A good starting point is that special calculators help to solve this exact task. They take the inner area of the hydraulic cylinder and the volumes, add the flow of your pump and the length of the stroke then give the speeds of reach and pull-back together with the whole cycle time.
How to Find the Cycle Time of a Hydraulic Cylinder
Starting to use one of those programs is easy. Enter the flow of your pump in gallons per minute, then the diameter of the barrel in your hydraulic cylinder, the stroke length and the diameter of the rod. When you have decimal values, simply type them directly, fractions are not needed.
Press the button to count, and there, the speed of your hydraulic cylinder appears on the screen.
What makes a calculator like this useful is it guesses the times for extend and pull-back by computing the real flow in the hydraulic cylinder and looking at the amount that your pump can move per minute. Such tools work for many different uses. For instance, if you build a machine for wood, you can learn exactly how much time the reach needs to push a log, and then how much time the return move takes.
Simply enter teh flow of your pump in gallons, together with the sizes of the barrel, stroke and rod for fast rating.

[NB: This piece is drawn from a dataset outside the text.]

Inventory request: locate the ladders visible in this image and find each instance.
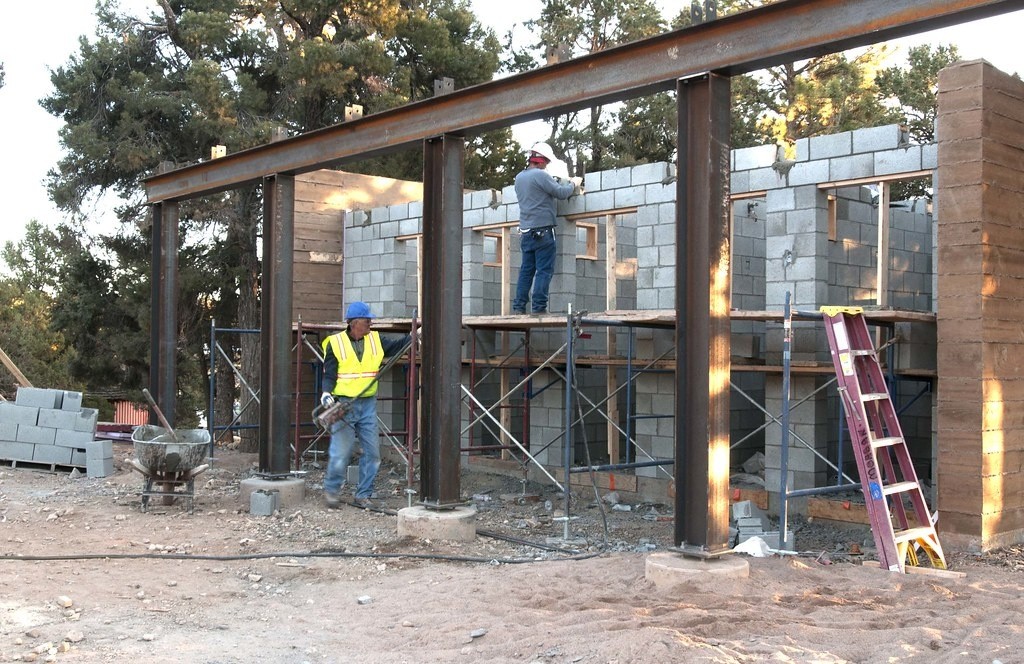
[818,304,950,575]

Beyond simply guessing the cycle times, those calculators show interesting trade-offs. Assume that your system is already ready. The program can show what will change if you switch to different sizes of barrel or rods of plunger.
It even works the other weigh, if you know the size of your hydraulic cylinder and want to reach a certain speed for the cycle, it will show how many gallons per minute you must have for your pump, to push the needed flows.

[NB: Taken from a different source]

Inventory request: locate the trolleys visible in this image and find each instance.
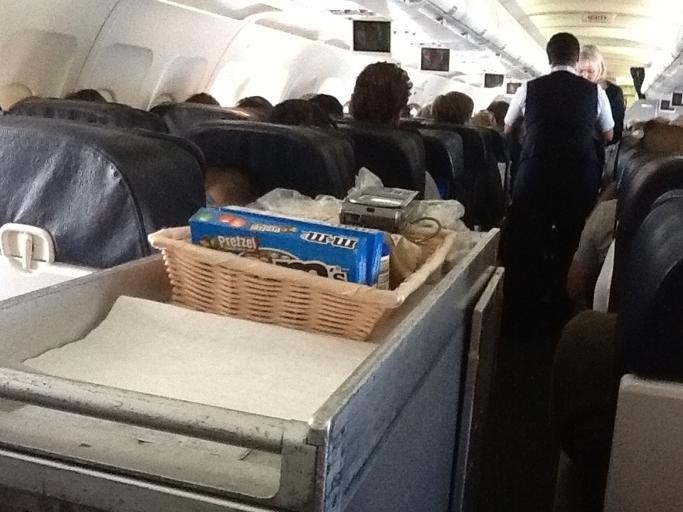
[0,226,505,511]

In the real world, cycle times change a lot based on what you work with. One case needed a 10-second cycle with max pressure of 3000 psi in the system, what is typical for hydraulic gear. Another setup had a hydraulic cylinder that cycled one time each 5 minutes during a 20-hour day, with 2-minute pressure hold during every cycle, almost no low movement or low force close pulsing happened here.
There is also a case where someone wanted 5 to 7-second cycles for a press machine, using a 5-inch port with a 16-inch double-acting hydraulic cylinder, fed by a 2-stage piston split pump.
For a typical wood machine, one rough rating puts the cycle time at 12 seconds. The calculations are based on around 302 cubic inches of volume in a 24-inch hydraulic cylinder, what matches to about 1.3 gallons. On the other hand, if your hydraulic cylinder needs 3 liters to move and it works only one time each 10 minutes, then a pump with flow of 0.3 liters per minute would technically be enough; although a bit higher flow for a safetyreserve always makes sense.
The results of those calculators are based on standard formulas for hydraulic systems, but always check your numbers yourself to be safe.